Action item:
Return the listing lines word for word, from the line containing "Spooky In A Small Town DTF" through the line containing "Stock Photo - young", with both of those lines included.

Data extracts:
--------------------------------

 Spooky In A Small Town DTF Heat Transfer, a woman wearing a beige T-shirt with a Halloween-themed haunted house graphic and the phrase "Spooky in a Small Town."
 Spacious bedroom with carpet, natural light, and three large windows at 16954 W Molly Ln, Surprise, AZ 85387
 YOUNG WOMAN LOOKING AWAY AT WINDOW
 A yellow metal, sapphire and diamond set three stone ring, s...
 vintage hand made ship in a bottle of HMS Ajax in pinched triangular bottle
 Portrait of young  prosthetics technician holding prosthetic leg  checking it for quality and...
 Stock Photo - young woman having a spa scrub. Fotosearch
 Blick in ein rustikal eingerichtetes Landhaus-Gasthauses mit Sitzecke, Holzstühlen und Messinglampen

--------------------------------

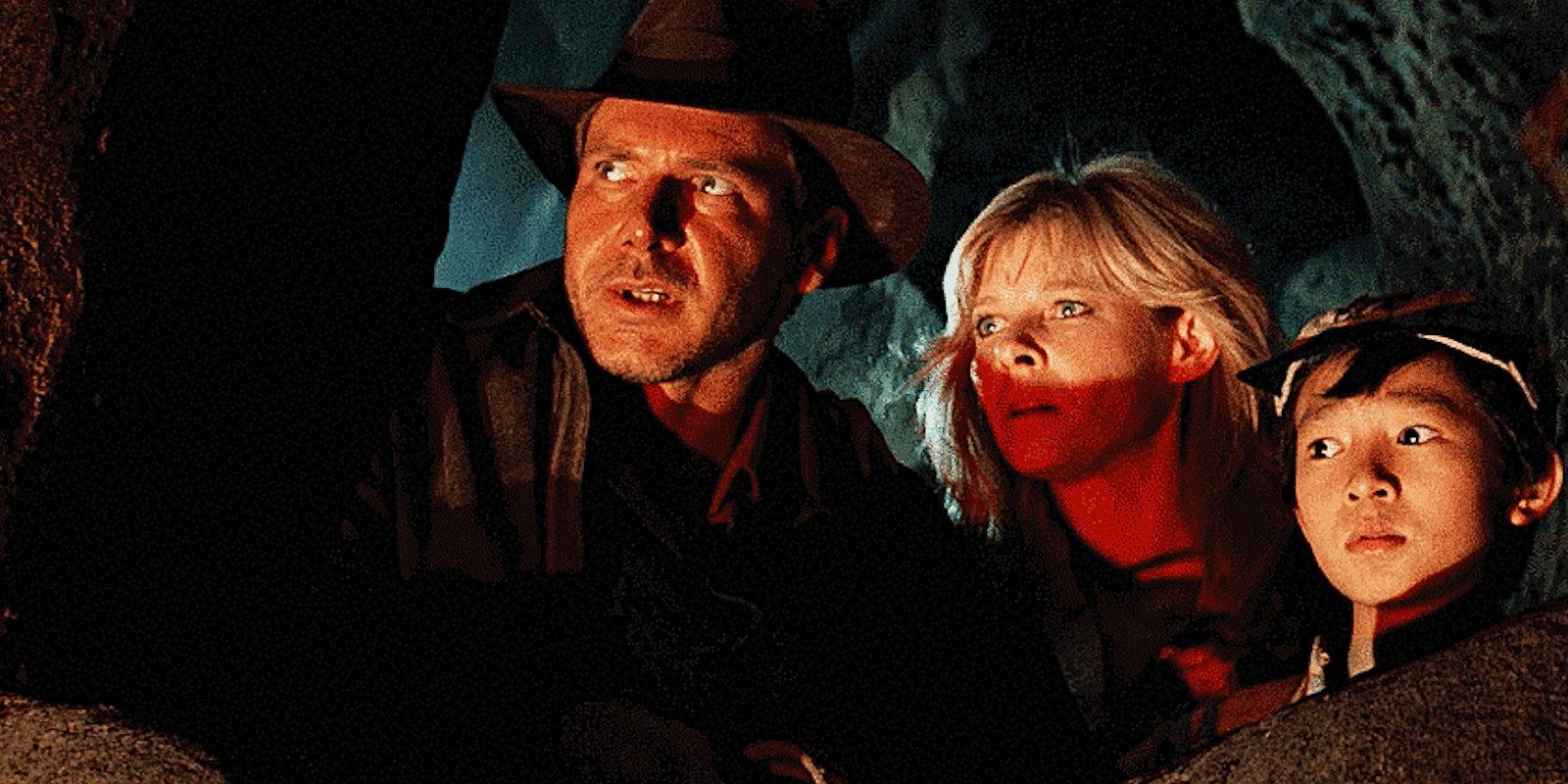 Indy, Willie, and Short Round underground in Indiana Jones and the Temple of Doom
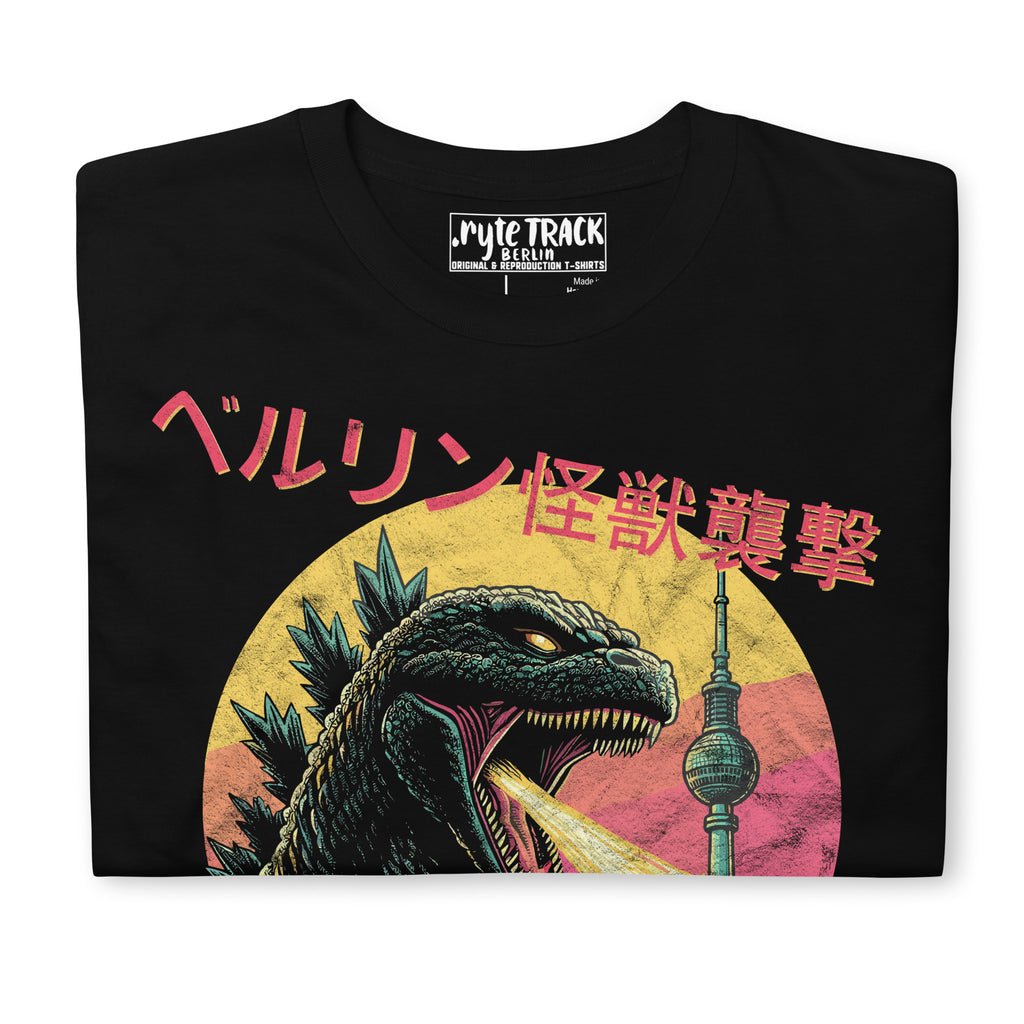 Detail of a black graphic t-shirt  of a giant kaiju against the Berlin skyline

--------------------------------

Exercise output:
 Spooky In A Small Town DTF Heat Transfer, a woman wearing a beige T-shirt with a Halloween-themed haunted house graphic and the phrase "Spooky in a Small Town."
 Spacious bedroom with carpet, natural light, and three large windows at 16954 W Molly Ln, Surprise, AZ 85387
 YOUNG WOMAN LOOKING AWAY AT WINDOW
 A yellow metal, sapphire and diamond set three stone ring, s...
 vintage hand made ship in a bottle of HMS Ajax in pinched triangular bottle
 Portrait of young  prosthetics technician holding prosthetic leg  checking it for quality and...
 Stock Photo - young woman having a spa scrub. Fotosearch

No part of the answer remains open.